A GitHub Actions workflow that normally finishes in 4 minutes is sitting on the deploy step for 6 hours, then gets killed with The job running on runner X has exceeded the maximum execution time of 360 minutes. The actual vercel deploy --prod or firebase deploy runs fine when you trigger it locally. Cancelling and re-running sometimes succeeds, sometimes hangs again. This is almost always a deploy CLI silently waiting on something that will never arrive: a missing interactive prompt response, a webhook that needs a public callback URL the runner cannot expose, a wait-for-deployment polling action stuck because the deployment ID was never set, or an SSH-based deploy hung on a host key prompt. The 6-hour limit is the job timeout, not the deploy timeout — what you actually need is a step-level timeout AND fixing the real hang.
Common causes
Ordered by what we see most often.
1. Deploy CLI waiting on an interactive prompt
firebase deploy will prompt ? You're about to deploy a function in region X. Continue? (Y/n) if it detects a config change. In CI with no stdin, it sits silent forever.
How to spot it: Step log ends mid-deploy with no error. Last line is something like Detected target change. Continue? or just hangs after Starting deploy....

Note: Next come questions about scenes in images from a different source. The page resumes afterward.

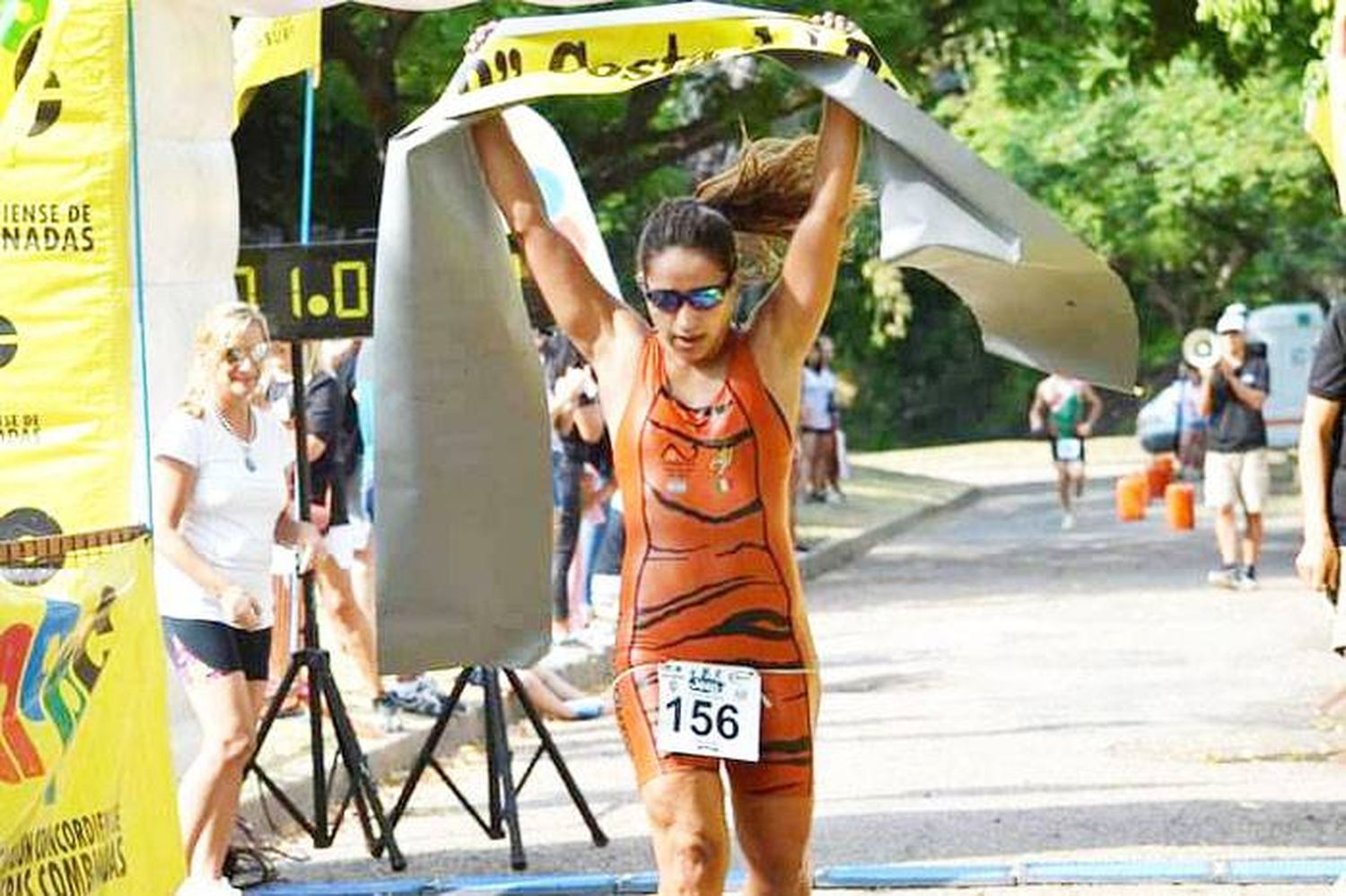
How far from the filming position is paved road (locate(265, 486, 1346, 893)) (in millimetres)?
10367

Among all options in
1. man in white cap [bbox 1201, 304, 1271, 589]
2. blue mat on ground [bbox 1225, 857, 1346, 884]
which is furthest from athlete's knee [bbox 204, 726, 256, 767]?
man in white cap [bbox 1201, 304, 1271, 589]

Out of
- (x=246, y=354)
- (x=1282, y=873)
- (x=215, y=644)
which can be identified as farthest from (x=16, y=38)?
(x=1282, y=873)

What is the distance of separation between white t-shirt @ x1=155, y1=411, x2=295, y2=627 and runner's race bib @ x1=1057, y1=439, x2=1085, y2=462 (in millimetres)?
23386

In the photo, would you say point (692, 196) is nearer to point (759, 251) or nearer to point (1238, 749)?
point (759, 251)

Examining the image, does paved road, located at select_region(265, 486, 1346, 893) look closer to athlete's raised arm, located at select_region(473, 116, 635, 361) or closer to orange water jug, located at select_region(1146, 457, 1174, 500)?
athlete's raised arm, located at select_region(473, 116, 635, 361)

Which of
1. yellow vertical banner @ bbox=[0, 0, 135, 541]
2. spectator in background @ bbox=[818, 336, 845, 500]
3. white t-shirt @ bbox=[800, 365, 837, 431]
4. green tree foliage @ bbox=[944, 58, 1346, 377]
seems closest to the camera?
yellow vertical banner @ bbox=[0, 0, 135, 541]

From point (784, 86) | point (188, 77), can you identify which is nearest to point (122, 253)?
point (188, 77)

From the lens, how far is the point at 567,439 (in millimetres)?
17297

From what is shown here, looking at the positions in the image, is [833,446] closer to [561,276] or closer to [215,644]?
[215,644]

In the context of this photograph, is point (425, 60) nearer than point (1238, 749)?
No

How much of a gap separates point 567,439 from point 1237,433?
20.6 feet

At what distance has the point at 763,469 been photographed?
22.1 ft

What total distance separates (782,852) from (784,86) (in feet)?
59.0

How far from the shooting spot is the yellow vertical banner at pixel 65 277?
844 cm
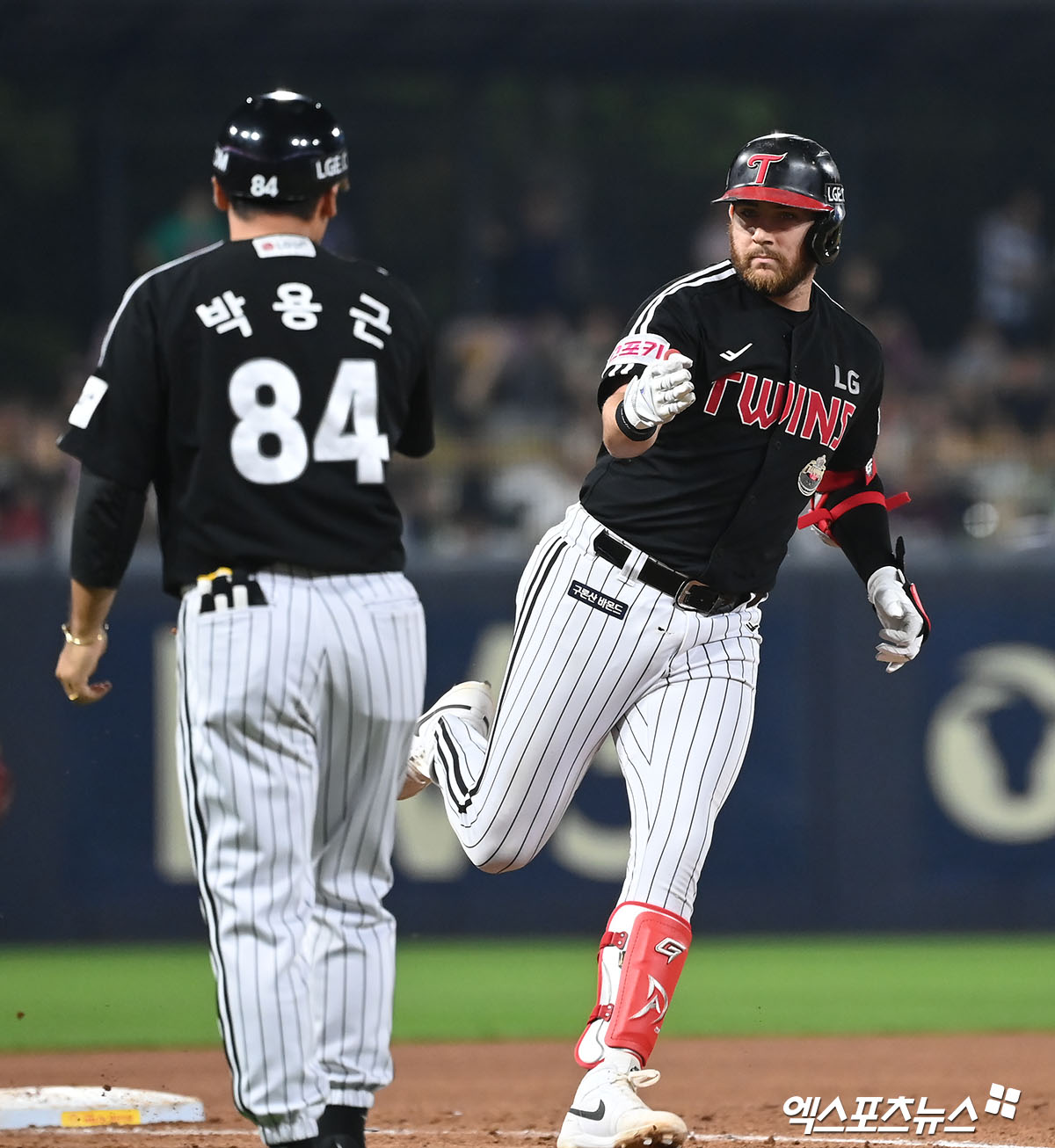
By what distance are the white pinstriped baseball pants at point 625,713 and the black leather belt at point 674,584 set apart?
0.02 metres

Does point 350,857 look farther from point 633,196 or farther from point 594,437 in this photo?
point 633,196

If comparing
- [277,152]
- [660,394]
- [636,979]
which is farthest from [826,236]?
[636,979]

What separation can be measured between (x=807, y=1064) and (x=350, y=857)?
288 cm

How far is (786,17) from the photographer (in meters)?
12.5

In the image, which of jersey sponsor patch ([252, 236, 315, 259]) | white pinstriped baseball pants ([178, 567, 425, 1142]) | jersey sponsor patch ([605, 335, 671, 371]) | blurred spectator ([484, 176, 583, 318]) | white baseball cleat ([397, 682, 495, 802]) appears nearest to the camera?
white pinstriped baseball pants ([178, 567, 425, 1142])

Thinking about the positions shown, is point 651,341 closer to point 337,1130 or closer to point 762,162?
point 762,162

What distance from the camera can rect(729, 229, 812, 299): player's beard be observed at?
4.47 metres

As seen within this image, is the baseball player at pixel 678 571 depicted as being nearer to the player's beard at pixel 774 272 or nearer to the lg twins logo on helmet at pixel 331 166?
the player's beard at pixel 774 272

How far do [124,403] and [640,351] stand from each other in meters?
1.18

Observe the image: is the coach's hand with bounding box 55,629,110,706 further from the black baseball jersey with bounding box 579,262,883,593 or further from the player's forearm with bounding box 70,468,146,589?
the black baseball jersey with bounding box 579,262,883,593

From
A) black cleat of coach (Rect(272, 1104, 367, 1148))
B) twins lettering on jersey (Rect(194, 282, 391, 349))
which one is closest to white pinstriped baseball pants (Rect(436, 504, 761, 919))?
black cleat of coach (Rect(272, 1104, 367, 1148))

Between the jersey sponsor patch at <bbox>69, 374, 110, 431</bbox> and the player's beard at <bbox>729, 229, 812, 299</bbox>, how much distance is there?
5.00 ft


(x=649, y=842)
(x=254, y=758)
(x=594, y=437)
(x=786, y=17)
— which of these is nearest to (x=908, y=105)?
(x=786, y=17)

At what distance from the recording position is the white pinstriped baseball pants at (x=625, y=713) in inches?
173
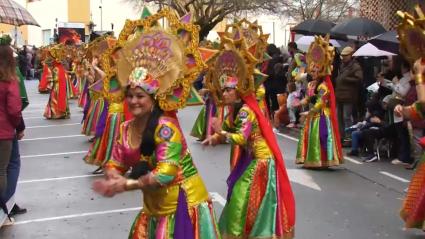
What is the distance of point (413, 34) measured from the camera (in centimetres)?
544

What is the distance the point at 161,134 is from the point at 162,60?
0.45 metres

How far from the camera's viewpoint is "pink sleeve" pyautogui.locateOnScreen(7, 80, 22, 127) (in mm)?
5979

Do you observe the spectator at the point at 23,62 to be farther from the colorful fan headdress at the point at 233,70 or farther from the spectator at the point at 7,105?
the colorful fan headdress at the point at 233,70

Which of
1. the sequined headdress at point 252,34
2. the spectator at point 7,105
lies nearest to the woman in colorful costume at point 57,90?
the sequined headdress at point 252,34

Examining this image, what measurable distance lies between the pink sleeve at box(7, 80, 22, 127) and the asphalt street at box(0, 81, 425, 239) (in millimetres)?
1199

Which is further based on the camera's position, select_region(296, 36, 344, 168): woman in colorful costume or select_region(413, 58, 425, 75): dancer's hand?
select_region(296, 36, 344, 168): woman in colorful costume

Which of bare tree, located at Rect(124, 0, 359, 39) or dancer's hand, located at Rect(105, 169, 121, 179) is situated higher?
bare tree, located at Rect(124, 0, 359, 39)

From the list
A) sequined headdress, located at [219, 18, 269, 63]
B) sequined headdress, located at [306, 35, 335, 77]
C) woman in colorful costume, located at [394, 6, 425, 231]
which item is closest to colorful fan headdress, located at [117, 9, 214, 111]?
woman in colorful costume, located at [394, 6, 425, 231]

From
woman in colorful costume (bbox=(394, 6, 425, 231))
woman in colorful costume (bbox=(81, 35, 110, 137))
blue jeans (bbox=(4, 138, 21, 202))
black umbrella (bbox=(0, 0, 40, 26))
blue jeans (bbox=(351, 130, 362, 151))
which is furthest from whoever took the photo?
blue jeans (bbox=(351, 130, 362, 151))

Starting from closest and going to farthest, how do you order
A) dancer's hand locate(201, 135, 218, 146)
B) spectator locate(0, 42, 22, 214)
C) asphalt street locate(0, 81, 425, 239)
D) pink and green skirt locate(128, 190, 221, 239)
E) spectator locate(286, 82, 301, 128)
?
1. pink and green skirt locate(128, 190, 221, 239)
2. dancer's hand locate(201, 135, 218, 146)
3. spectator locate(0, 42, 22, 214)
4. asphalt street locate(0, 81, 425, 239)
5. spectator locate(286, 82, 301, 128)

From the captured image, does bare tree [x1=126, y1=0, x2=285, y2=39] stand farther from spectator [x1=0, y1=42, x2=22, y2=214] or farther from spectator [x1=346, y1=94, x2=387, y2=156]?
spectator [x1=0, y1=42, x2=22, y2=214]

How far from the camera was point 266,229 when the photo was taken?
530 cm

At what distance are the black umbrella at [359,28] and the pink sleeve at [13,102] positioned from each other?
8.11m

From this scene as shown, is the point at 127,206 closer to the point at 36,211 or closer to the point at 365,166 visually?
the point at 36,211
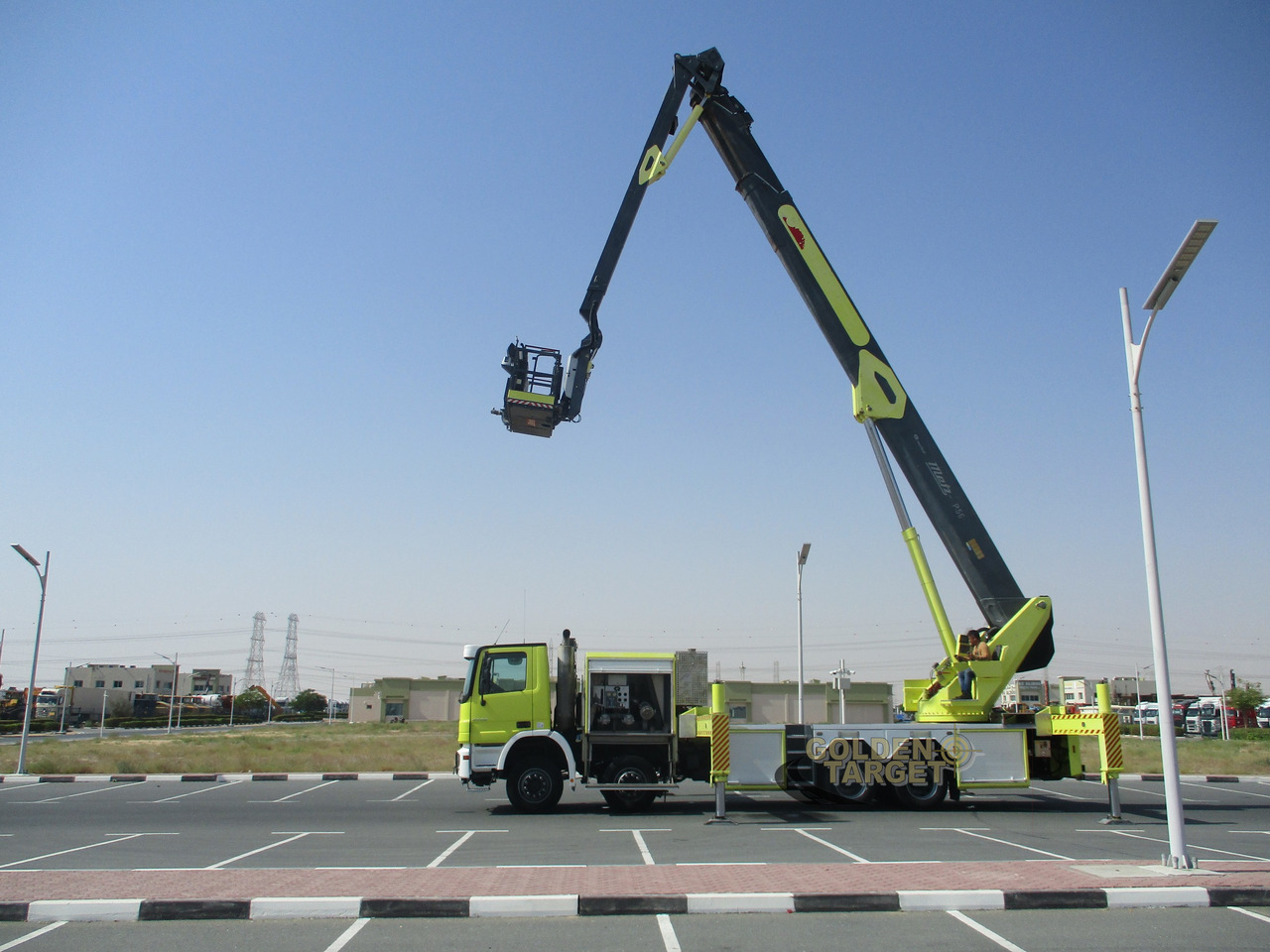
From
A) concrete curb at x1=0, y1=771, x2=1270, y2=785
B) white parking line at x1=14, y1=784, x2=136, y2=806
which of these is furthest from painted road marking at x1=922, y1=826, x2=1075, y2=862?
white parking line at x1=14, y1=784, x2=136, y2=806

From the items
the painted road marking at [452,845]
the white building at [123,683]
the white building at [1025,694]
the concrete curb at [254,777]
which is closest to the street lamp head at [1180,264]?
the white building at [1025,694]

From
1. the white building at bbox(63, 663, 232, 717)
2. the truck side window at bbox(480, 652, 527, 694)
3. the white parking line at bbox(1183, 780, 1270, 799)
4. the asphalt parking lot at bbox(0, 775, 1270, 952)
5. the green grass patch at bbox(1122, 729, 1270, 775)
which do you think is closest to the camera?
the asphalt parking lot at bbox(0, 775, 1270, 952)

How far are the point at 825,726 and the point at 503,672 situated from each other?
5.80 metres

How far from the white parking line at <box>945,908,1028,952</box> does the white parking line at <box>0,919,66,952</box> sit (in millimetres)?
7671

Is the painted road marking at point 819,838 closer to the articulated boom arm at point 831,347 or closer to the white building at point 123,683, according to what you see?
the articulated boom arm at point 831,347

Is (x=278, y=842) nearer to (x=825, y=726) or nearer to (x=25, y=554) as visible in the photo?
(x=825, y=726)

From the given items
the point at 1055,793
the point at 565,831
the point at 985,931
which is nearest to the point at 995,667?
the point at 1055,793

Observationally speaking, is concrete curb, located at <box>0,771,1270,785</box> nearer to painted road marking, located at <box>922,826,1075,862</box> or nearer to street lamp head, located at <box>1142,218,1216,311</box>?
painted road marking, located at <box>922,826,1075,862</box>

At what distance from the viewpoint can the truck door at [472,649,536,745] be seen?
15398 millimetres

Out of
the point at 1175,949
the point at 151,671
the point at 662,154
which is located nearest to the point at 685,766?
the point at 1175,949

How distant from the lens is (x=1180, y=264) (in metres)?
9.94

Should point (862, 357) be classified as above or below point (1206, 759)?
above

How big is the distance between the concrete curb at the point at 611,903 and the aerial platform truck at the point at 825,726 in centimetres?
646

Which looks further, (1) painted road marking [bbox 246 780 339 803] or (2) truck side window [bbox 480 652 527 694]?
(1) painted road marking [bbox 246 780 339 803]
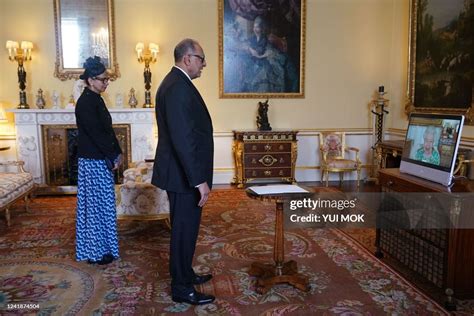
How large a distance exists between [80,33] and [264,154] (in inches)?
138

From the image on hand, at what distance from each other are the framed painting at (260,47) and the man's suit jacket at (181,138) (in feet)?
14.4

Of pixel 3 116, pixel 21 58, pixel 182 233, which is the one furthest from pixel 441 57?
pixel 3 116

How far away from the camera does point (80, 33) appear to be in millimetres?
6602

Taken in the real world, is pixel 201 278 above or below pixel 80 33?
below

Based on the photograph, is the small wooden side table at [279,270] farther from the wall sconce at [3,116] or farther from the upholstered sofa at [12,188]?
the wall sconce at [3,116]

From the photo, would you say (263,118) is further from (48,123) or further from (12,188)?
(12,188)

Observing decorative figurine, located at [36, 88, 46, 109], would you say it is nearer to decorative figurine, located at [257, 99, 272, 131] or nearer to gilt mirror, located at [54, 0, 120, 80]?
gilt mirror, located at [54, 0, 120, 80]

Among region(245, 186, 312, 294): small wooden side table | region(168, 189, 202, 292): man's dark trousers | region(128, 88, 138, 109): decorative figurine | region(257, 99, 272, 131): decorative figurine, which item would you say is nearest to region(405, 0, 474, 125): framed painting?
region(257, 99, 272, 131): decorative figurine

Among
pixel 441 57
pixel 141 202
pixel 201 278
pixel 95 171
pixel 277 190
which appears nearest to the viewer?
pixel 277 190

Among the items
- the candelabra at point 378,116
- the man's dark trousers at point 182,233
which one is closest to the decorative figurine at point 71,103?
the man's dark trousers at point 182,233

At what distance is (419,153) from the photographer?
326cm

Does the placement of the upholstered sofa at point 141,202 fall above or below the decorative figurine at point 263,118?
below

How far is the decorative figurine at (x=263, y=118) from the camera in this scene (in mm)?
6875

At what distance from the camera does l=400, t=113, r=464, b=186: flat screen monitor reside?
2879 millimetres
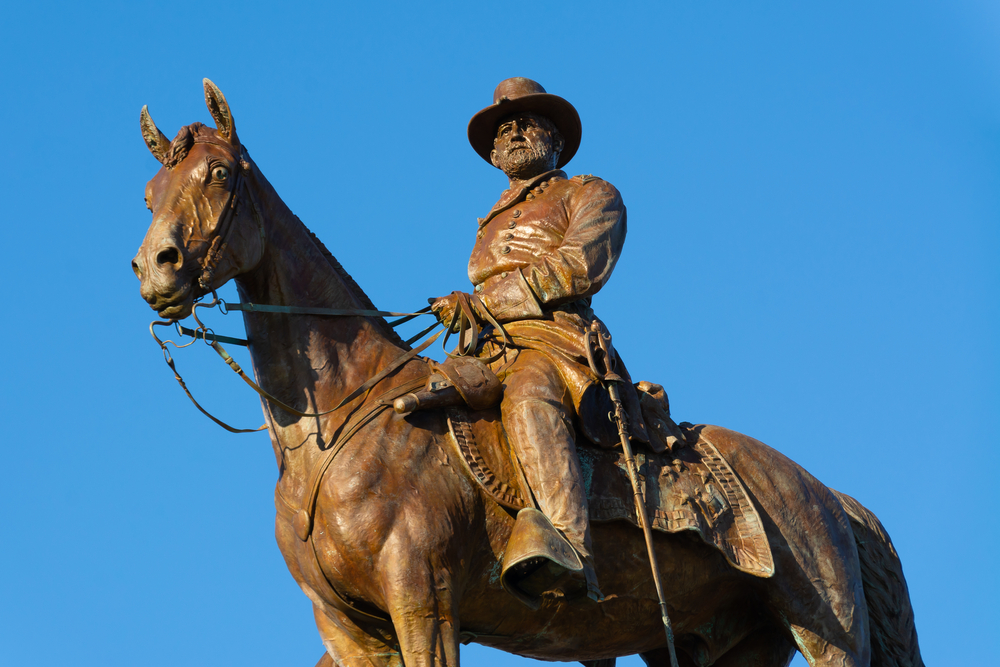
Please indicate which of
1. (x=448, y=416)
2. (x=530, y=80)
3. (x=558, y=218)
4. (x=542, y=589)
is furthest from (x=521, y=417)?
(x=530, y=80)

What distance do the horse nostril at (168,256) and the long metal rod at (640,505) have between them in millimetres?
3296

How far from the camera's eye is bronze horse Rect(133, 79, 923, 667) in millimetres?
8812

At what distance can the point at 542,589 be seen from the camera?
905 centimetres

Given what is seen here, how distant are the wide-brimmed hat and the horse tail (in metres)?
4.10

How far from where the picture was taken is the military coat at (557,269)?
394 inches

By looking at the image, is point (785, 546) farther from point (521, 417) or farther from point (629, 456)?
point (521, 417)

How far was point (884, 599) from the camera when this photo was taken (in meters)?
11.1

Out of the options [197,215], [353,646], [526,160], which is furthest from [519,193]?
[353,646]

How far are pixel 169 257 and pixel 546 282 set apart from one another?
9.99 feet

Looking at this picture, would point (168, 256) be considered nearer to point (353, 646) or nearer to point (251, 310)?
point (251, 310)

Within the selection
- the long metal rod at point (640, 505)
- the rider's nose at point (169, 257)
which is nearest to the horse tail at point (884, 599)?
the long metal rod at point (640, 505)

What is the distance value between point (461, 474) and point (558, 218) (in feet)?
8.94

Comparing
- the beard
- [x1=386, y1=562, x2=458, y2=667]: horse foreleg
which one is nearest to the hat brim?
the beard

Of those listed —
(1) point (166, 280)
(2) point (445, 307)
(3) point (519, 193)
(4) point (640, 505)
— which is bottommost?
(4) point (640, 505)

2. A wait-for-deployment action poll never resolves
Actions like bobheadxi/deployments or custom gh api polling loops wait for a deployment status update. If the deployment never reports back (because the deployer used a different SHA, or the status webhook failed silently), the poll runs forever.
How to spot it: Workflow YAML has a with: timeout: 600 or while gh api ...; sleep 30; done loop. Step log shows repeated polling lines with no terminal state.
3. SSH deploy hung on host key prompt
ssh user@host first time prompts Are you sure you want to continue connecting (yes/no)?. CI runners do not have known_hosts entries, so the prompt waits.
How to spot it: Step uses ssh, scp, rsync, or a deploy action like appleboy/ssh-action. Log stops with no output after the SSH connection attempt.
4. Network egress blocked / rate limited mid-deploy
Cloud upload (S3, GCS, Cloudflare R2) can stall if the runner hits an egress throttle or a corporate proxy mid-transfer. The TCP connection doesn’t error — it just sits open with no progress.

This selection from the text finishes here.